Chamber of Horrors (1966)

What it was supposed to be: House of Wax, a period horror/detective series.
What we got: Chamber of Horrors, the feature film.
Investigator: Anthony Draco (Cesare Danova) and Harold Blount (Wilfrid Hyde White)
Why the axe:  “Too gruesome for TV.”
Source: Shout Factory

Baltimore, late 19th century: wealthy, upper-class Jason Cravette kills his fiancee and marries her corpse. When his crime is discovered, the police capture him with the help of amateur detective and wax museum owner Anthony Draco, who runs House of Wax. Cravette is convicted and condemned; on the way to prison he escapes by chopping off his own handcuffed hand and jumping off the train. He then procures a gruesome collection of hooks and blades to replace his missing hand, and returns to Baltimore to get gory revenge on all who were responsible for his conviction — including Draco.

This isn’t actually occult detection; it’s non-supernatural horror/crime, but it’s similar to the film I covered in the last post, Dark Intruder, in many ways. The two movies are often mentioned together, and it seemed natural to watch it and compare. Chamber of Horrors also has a few things in common with Fear No Evil, one of the subjects of my next post. And it’s a truly fun movie.

Chamber of Horrors started out as a ninety minute pilot for a television show called House of Wax, loosely inspired by the 1953 Vincent Price movie. After the pilot was rejected as too gruesome and violent for television, Warner Brothers added an additional ten minutes and released it as a theatrical film.

If the three movies I’ve discussed so far were Goldilocks’ three bears, this one would be Baby Bear. The Ghost of Sierra de Cobre was too long for its material; Dark Intruder was too short; but Chamber of Horrors, even with the additional ten minutes, felt just right. I didn’t notice any obvious padding.
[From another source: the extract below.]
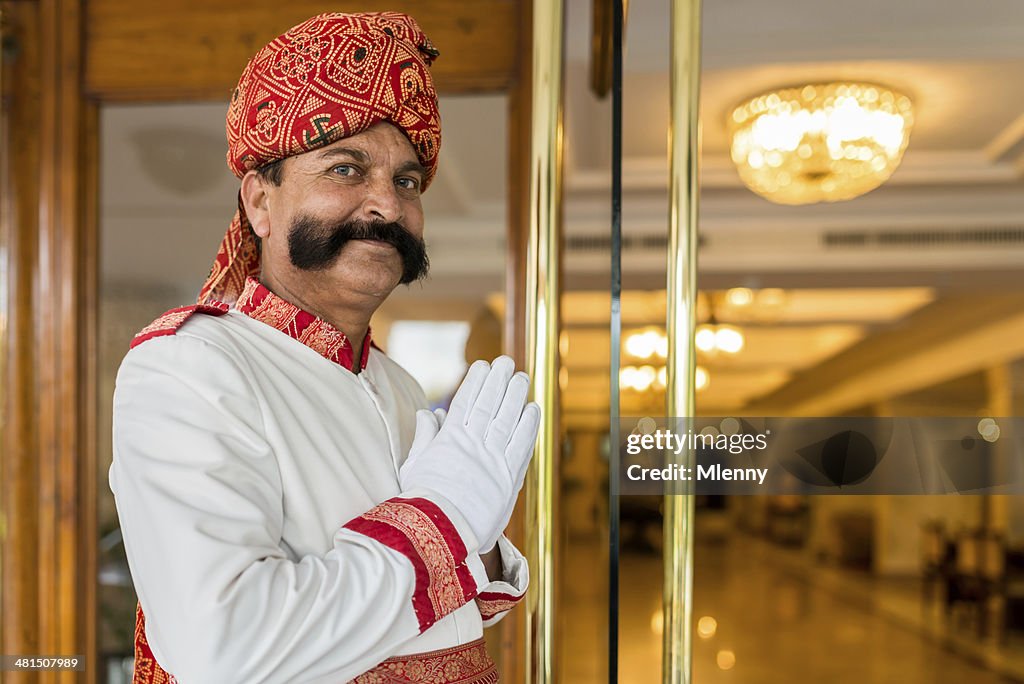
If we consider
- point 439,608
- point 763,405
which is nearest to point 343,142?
point 439,608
Warner Brothers took advantage of the theatrical release to add some material they could never have shown on television at the time, in particular the added opening scene, where Cravette (Patrick O’Neal) forces a local clergyman to perform a wedding ceremony between Cravette and the corpse of his dead fiancee. After he pays off the parson and dismisses him — without killing him, surprise! — he carries his bride up to the honeymoon chamber, where he lays her out tenderly, lights some candles, and pops a bottle of champagne. Thankfully, the scene ends there. There is also another scene where Cravette hires a prostitute at a brothel, makes her dress up like a bride, then lays her out on the bed and insists that she lie very, very still. Shades of Pedro Almodovar’s Matador (which came out exactly twenty years later). I have to assume that scene wasn’t in the television version, either.
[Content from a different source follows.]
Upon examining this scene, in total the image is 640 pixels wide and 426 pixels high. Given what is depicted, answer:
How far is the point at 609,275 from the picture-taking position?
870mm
Despite having been originally intended for television, Chamber of Horrors feels cinematic.The production had access to the fine Warner Brothers resources, and everything — the sets, the costumes, the music, the cinematography — are all theatrical film quality. In fact, the wax museum run by Draco and his colleague Anthony Blount (Wilfrid Hyde-White) is THE House of Wax: the same exterior and interior sets used in the eponymous Vincent Price film, slightly redressed. And the movie has a lovely, “artsy” abstract opening credit sequence, the kind that was fairly popular in 1960s cinema, but no longer used today (which is a shame).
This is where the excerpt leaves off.